ASSIGNED TASK: Write out the records below word for word, please.

[[ LISTED ENTRIES, beginning ]]

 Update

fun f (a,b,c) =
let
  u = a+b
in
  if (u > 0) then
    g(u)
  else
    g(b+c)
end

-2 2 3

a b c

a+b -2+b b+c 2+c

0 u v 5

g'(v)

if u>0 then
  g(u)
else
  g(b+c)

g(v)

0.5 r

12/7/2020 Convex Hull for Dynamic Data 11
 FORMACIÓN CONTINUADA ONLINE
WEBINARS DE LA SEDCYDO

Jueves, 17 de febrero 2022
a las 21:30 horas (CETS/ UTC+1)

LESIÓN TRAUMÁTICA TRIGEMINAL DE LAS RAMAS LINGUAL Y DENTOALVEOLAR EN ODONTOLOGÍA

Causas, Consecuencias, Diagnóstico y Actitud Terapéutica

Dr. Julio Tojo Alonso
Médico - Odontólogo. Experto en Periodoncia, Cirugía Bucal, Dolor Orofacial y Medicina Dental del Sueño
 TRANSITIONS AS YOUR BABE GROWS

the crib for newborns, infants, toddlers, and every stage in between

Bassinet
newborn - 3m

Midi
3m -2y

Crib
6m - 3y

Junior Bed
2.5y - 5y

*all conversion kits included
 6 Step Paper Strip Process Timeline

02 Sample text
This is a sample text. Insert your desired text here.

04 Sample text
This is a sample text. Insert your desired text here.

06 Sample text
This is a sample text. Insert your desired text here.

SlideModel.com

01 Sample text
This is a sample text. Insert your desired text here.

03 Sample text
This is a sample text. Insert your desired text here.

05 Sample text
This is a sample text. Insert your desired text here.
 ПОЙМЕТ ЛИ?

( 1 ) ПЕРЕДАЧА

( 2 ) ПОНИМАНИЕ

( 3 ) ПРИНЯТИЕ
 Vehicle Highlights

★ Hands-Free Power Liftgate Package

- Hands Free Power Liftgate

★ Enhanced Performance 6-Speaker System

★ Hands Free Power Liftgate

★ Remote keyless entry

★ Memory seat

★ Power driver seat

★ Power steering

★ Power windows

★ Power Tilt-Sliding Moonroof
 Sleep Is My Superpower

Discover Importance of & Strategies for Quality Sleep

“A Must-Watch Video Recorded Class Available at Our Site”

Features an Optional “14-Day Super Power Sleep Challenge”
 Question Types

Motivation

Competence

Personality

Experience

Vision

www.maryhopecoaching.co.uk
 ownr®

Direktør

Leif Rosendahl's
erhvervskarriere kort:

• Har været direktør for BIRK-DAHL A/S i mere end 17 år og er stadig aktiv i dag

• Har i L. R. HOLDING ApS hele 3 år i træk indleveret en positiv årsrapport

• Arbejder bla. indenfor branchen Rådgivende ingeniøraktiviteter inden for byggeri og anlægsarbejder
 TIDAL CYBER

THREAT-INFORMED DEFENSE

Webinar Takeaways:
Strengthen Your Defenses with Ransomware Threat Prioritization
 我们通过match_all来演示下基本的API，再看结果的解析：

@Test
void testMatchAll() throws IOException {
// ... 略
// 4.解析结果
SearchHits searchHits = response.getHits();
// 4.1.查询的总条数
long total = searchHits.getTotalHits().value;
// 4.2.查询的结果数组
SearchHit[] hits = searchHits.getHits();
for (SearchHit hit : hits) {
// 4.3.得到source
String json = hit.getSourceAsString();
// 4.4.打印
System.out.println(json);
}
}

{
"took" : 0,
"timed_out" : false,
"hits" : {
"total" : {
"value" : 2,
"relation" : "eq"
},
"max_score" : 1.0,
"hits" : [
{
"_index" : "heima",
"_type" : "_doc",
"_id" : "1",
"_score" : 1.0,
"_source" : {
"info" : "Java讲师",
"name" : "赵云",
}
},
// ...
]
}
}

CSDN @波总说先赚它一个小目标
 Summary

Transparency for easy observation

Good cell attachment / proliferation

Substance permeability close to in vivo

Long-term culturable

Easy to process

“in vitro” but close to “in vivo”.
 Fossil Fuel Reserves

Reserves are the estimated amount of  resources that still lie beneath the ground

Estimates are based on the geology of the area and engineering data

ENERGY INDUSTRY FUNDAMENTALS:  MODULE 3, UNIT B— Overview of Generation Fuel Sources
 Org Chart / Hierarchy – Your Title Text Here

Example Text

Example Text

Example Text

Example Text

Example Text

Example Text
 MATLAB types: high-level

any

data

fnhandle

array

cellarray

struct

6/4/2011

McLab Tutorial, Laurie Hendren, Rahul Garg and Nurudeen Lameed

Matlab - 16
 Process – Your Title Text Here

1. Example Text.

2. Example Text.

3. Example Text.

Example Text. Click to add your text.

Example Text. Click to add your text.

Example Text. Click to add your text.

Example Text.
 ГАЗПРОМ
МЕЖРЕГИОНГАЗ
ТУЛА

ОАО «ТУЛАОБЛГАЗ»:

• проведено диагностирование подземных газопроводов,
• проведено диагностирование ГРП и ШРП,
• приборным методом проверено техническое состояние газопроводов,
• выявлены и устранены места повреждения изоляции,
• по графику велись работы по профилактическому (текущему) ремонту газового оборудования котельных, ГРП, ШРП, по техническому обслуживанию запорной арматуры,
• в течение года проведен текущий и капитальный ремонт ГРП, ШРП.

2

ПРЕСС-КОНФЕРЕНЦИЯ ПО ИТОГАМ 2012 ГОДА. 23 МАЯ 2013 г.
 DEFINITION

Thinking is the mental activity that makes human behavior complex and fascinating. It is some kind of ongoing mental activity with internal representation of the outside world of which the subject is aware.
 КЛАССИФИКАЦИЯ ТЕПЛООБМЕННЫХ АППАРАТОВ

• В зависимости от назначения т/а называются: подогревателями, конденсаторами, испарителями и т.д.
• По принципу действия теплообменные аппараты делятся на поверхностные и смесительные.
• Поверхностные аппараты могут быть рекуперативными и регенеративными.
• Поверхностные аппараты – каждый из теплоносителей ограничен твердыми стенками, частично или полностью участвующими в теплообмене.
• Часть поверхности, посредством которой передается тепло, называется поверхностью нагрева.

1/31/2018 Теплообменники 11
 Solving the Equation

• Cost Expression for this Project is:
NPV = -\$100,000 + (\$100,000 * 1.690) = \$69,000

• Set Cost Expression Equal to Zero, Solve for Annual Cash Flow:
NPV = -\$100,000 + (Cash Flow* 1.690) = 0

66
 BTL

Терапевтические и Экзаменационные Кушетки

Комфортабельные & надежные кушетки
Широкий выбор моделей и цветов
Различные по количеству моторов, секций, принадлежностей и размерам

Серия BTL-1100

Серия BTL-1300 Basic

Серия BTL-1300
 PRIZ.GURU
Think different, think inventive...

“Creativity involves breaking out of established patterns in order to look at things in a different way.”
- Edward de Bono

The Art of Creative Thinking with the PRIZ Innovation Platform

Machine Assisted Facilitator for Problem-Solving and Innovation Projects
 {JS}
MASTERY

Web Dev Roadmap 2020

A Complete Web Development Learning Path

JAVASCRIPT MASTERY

[[ LISTED ENTRIES, end ]]

YOUR SOLUTION:
 Update

fun f (a,b,c) =
let
  u = a+b
in
  if (u > 0) then
    g(u)
  else
    g(b+c)
end

-2 2 3

a b c

a+b -2+b b+c 2+c

0 u v 5

g'(v)

if u>0 then
  g(u)
else
  g(b+c)

g(v)

0.5 r

12/7/2020 Convex Hull for Dynamic Data 11
 FORMACIÓN CONTINUADA ONLINE
WEBINARS DE LA SEDCYDO

Jueves, 17 de febrero 2022
a las 21:30 horas (CETS/ UTC+1)

LESIÓN TRAUMÁTICA TRIGEMINAL DE LAS RAMAS LINGUAL Y DENTOALVEOLAR EN ODONTOLOGÍA

Causas, Consecuencias, Diagnóstico y Actitud Terapéutica

Dr. Julio Tojo Alonso
Médico - Odontólogo. Experto en Periodoncia, Cirugía Bucal, Dolor Orofacial y Medicina Dental del Sueño
 TRANSITIONS AS YOUR BABE GROWS

the crib for newborns, infants, toddlers, and every stage in between

Bassinet
newborn - 3m

Midi
3m -2y

Crib
6m - 3y

Junior Bed
2.5y - 5y

*all conversion kits included
 6 Step Paper Strip Process Timeline

02 Sample text
This is a sample text. Insert your desired text here.

04 Sample text
This is a sample text. Insert your desired text here.

06 Sample text
This is a sample text. Insert your desired text here.

SlideModel.com

01 Sample text
This is a sample text. Insert your desired text here.

03 Sample text
This is a sample text. Insert your desired text here.

05 Sample text
This is a sample text. Insert your desired text here.
 ПОЙМЕТ ЛИ?

( 1 ) ПЕРЕДАЧА

( 2 ) ПОНИМАНИЕ

( 3 ) ПРИНЯТИЕ
 Vehicle Highlights

★ Hands-Free Power Liftgate Package

- Hands Free Power Liftgate

★ Enhanced Performance 6-Speaker System

★ Hands Free Power Liftgate

★ Remote keyless entry

★ Memory seat

★ Power driver seat

★ Power steering

★ Power windows

★ Power Tilt-Sliding Moonroof
 Sleep Is My Superpower

Discover Importance of & Strategies for Quality Sleep

“A Must-Watch Video Recorded Class Available at Our Site”

Features an Optional “14-Day Super Power Sleep Challenge”
 Question Types

Motivation

Competence

Personality

Experience

Vision

www.maryhopecoaching.co.uk
 ownr®

Direktør

Leif Rosendahl's
erhvervskarriere kort:

• Har været direktør for BIRK-DAHL A/S i mere end 17 år og er stadig aktiv i dag

• Har i L. R. HOLDING ApS hele 3 år i træk indleveret en positiv årsrapport

• Arbejder bla. indenfor branchen Rådgivende ingeniøraktiviteter inden for byggeri og anlægsarbejder
 TIDAL CYBER

THREAT-INFORMED DEFENSE

Webinar Takeaways:
Strengthen Your Defenses with Ransomware Threat Prioritization
 我们通过match_all来演示下基本的API，再看结果的解析：

@Test
void testMatchAll() throws IOException {
// ... 略
// 4.解析结果
SearchHits searchHits = response.getHits();
// 4.1.查询的总条数
long total = searchHits.getTotalHits().value;
// 4.2.查询的结果数组
SearchHit[] hits = searchHits.getHits();
for (SearchHit hit : hits) {
// 4.3.得到source
String json = hit.getSourceAsString();
// 4.4.打印
System.out.println(json);
}
}

{
"took" : 0,
"timed_out" : false,
"hits" : {
"total" : {
"value" : 2,
"relation" : "eq"
},
"max_score" : 1.0,
"hits" : [
{
"_index" : "heima",
"_type" : "_doc",
"_id" : "1",
"_score" : 1.0,
"_source" : {
"info" : "Java讲师",
"name" : "赵云",
}
},
// ...
]
}
}

CSDN @波总说先赚它一个小目标
 Summary

Transparency for easy observation

Good cell attachment / proliferation

Substance permeability close to in vivo

Long-term culturable

Easy to process

“in vitro” but close to “in vivo”.
 Fossil Fuel Reserves

Reserves are the estimated amount of  resources that still lie beneath the ground

Estimates are based on the geology of the area and engineering data

ENERGY INDUSTRY FUNDAMENTALS:  MODULE 3, UNIT B— Overview of Generation Fuel Sources
 Org Chart / Hierarchy – Your Title Text Here

Example Text

Example Text

Example Text

Example Text

Example Text

Example Text
 MATLAB types: high-level

any

data

fnhandle

array

cellarray

struct

6/4/2011

McLab Tutorial, Laurie Hendren, Rahul Garg and Nurudeen Lameed

Matlab - 16
 Process – Your Title Text Here

1. Example Text.

2. Example Text.

3. Example Text.

Example Text. Click to add your text.

Example Text. Click to add your text.

Example Text. Click to add your text.

Example Text.
 ГАЗПРОМ
МЕЖРЕГИОНГАЗ
ТУЛА

ОАО «ТУЛАОБЛГАЗ»:

• проведено диагностирование подземных газопроводов,
• проведено диагностирование ГРП и ШРП,
• приборным методом проверено техническое состояние газопроводов,
• выявлены и устранены места повреждения изоляции,
• по графику велись работы по профилактическому (текущему) ремонту газового оборудования котельных, ГРП, ШРП, по техническому обслуживанию запорной арматуры,
• в течение года проведен текущий и капитальный ремонт ГРП, ШРП.

2

ПРЕСС-КОНФЕРЕНЦИЯ ПО ИТОГАМ 2012 ГОДА. 23 МАЯ 2013 г.
 DEFINITION

Thinking is the mental activity that makes human behavior complex and fascinating. It is some kind of ongoing mental activity with internal representation of the outside world of which the subject is aware.
 КЛАССИФИКАЦИЯ ТЕПЛООБМЕННЫХ АППАРАТОВ

• В зависимости от назначения т/а называются: подогревателями, конденсаторами, испарителями и т.д.
• По принципу действия теплообменные аппараты делятся на поверхностные и смесительные.
• Поверхностные аппараты могут быть рекуперативными и регенеративными.
• Поверхностные аппараты – каждый из теплоносителей ограничен твердыми стенками, частично или полностью участвующими в теплообмене.
• Часть поверхности, посредством которой передается тепло, называется поверхностью нагрева.

1/31/2018 Теплообменники 11
 Solving the Equation

• Cost Expression for this Project is:
NPV = -\$100,000 + (\$100,000 * 1.690) = \$69,000

• Set Cost Expression Equal to Zero, Solve for Annual Cash Flow:
NPV = -\$100,000 + (Cash Flow* 1.690) = 0

66
 BTL

Терапевтические и Экзаменационные Кушетки

Комфортабельные & надежные кушетки
Широкий выбор моделей и цветов
Различные по количеству моторов, секций, принадлежностей и размерам

Серия BTL-1100

Серия BTL-1300 Basic

Серия BTL-1300
 PRIZ.GURU
Think different, think inventive...

“Creativity involves breaking out of established patterns in order to look at things in a different way.”
- Edward de Bono

The Art of Creative Thinking with the PRIZ Innovation Platform

Machine Assisted Facilitator for Problem-Solving and Innovation Projects
 {JS}
MASTERY

Web Dev Roadmap 2020

A Complete Web Development Learning Path

JAVASCRIPT MASTERY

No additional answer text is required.